### [Task statement]
Lay out everything from the line containing "From the collection" down to the line containing "4.09 meters" as a numbered list, with blank lines omitted.

____ Task inputs

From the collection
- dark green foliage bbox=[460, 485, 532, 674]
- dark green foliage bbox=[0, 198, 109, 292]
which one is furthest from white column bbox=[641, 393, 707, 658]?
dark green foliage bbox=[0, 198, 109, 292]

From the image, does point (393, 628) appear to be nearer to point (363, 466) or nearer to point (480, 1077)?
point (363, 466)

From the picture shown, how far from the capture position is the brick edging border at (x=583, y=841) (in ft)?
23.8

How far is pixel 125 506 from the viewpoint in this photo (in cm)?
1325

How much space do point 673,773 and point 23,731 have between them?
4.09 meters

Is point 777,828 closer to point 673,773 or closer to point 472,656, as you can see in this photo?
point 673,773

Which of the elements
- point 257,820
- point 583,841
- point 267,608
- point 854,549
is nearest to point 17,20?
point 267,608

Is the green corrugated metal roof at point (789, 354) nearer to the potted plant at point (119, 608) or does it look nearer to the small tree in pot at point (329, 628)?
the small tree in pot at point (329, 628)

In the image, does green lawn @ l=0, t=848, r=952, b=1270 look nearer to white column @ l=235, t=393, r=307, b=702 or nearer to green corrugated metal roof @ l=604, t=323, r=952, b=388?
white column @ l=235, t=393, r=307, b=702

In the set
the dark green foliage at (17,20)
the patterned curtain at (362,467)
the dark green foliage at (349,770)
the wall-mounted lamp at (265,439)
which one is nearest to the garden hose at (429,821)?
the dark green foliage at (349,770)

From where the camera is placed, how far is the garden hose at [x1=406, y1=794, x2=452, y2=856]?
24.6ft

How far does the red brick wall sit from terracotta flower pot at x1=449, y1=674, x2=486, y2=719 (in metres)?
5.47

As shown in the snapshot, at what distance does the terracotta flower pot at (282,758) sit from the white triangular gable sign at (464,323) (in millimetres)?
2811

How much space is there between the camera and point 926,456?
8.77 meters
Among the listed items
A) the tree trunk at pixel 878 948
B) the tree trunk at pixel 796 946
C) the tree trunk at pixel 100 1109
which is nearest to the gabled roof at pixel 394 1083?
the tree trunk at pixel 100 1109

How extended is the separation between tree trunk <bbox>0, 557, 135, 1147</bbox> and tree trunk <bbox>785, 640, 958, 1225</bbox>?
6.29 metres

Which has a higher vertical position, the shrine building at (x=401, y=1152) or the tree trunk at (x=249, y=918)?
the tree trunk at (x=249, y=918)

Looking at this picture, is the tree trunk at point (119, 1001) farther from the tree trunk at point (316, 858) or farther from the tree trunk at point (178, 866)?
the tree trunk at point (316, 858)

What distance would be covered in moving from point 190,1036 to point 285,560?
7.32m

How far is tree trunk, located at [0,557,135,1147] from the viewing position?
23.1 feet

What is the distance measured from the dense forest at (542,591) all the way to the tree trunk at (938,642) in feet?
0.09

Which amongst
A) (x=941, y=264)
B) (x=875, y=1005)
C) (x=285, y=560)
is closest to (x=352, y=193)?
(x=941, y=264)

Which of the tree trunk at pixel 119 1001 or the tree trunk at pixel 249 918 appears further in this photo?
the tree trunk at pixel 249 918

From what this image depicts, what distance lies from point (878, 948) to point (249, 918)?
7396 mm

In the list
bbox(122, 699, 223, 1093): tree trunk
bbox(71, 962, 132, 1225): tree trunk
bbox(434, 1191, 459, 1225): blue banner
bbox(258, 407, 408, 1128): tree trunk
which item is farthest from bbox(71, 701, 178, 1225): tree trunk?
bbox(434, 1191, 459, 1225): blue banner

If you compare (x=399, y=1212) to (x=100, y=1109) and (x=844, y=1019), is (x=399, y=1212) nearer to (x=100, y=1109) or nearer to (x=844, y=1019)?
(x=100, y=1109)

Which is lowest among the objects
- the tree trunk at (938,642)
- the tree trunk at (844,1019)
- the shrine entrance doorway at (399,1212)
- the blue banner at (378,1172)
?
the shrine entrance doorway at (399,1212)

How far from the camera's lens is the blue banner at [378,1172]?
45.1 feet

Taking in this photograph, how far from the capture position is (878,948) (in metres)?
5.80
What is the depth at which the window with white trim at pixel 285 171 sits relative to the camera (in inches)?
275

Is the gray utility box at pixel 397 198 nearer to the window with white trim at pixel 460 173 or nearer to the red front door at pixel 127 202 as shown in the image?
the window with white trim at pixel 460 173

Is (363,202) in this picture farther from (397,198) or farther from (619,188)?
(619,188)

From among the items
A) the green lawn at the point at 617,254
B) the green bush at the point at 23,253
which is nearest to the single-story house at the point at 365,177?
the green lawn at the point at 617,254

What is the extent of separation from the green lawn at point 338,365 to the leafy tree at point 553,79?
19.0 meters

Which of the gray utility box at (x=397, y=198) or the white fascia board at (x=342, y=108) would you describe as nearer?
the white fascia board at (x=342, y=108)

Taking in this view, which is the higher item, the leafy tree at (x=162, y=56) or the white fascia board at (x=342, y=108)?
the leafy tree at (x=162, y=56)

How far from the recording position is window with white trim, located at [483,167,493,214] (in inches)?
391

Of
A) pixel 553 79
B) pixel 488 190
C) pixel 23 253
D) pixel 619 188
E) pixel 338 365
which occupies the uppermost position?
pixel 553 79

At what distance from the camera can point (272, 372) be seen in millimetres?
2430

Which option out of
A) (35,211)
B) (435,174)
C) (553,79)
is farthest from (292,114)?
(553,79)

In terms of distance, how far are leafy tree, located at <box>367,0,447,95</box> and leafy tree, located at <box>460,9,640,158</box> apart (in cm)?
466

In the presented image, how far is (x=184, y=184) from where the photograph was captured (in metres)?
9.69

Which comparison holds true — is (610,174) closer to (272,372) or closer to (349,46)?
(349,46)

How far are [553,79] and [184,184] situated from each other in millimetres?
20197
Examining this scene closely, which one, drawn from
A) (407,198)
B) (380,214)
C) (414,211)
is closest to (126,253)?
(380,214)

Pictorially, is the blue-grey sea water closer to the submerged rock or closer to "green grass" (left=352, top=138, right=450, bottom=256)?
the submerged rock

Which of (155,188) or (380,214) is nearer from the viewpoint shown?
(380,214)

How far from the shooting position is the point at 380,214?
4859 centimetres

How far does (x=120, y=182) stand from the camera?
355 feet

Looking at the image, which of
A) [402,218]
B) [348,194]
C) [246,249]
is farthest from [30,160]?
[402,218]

________
____ Task inputs

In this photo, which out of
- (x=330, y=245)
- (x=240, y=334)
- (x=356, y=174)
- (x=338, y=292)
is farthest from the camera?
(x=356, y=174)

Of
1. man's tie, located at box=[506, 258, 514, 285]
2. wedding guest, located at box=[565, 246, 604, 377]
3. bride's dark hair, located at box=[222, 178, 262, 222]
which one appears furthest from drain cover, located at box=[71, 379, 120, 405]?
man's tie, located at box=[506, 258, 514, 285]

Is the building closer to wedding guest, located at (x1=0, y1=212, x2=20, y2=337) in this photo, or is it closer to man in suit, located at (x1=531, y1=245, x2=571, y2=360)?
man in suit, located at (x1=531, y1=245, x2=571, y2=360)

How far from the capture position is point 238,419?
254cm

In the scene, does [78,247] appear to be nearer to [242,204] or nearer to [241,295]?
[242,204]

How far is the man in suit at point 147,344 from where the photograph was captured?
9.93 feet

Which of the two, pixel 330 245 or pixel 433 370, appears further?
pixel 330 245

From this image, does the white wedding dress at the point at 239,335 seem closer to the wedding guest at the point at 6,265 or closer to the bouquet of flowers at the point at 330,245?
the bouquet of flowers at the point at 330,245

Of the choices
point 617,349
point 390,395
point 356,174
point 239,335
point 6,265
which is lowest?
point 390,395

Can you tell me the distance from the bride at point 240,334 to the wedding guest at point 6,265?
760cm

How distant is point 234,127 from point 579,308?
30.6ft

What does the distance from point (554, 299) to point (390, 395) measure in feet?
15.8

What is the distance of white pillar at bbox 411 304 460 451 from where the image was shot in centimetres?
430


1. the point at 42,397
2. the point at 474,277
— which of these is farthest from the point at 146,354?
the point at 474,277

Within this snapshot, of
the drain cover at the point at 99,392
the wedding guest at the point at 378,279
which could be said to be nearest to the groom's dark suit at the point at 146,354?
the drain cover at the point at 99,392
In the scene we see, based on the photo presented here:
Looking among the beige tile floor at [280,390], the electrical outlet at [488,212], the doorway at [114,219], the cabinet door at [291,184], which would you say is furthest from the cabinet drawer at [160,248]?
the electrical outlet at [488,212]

________

### [Reply to the exercise]
1. From the collection
2. - dark green foliage bbox=[460, 485, 532, 674]
3. - dark green foliage bbox=[0, 198, 109, 292]
4. which one is furthest from white column bbox=[641, 393, 707, 658]?
5. dark green foliage bbox=[0, 198, 109, 292]
6. From the image, does point (393, 628) appear to be nearer to point (363, 466) or nearer to point (480, 1077)?
7. point (363, 466)
8. From the picture shown, how far from the capture position is the brick edging border at (x=583, y=841) (in ft)?
9. 23.8
10. How far is pixel 125 506 from the viewpoint in this photo (in cm)?
11. 1325
12. How much space do point 673,773 and point 23,731 have between them?
13. 4.09 meters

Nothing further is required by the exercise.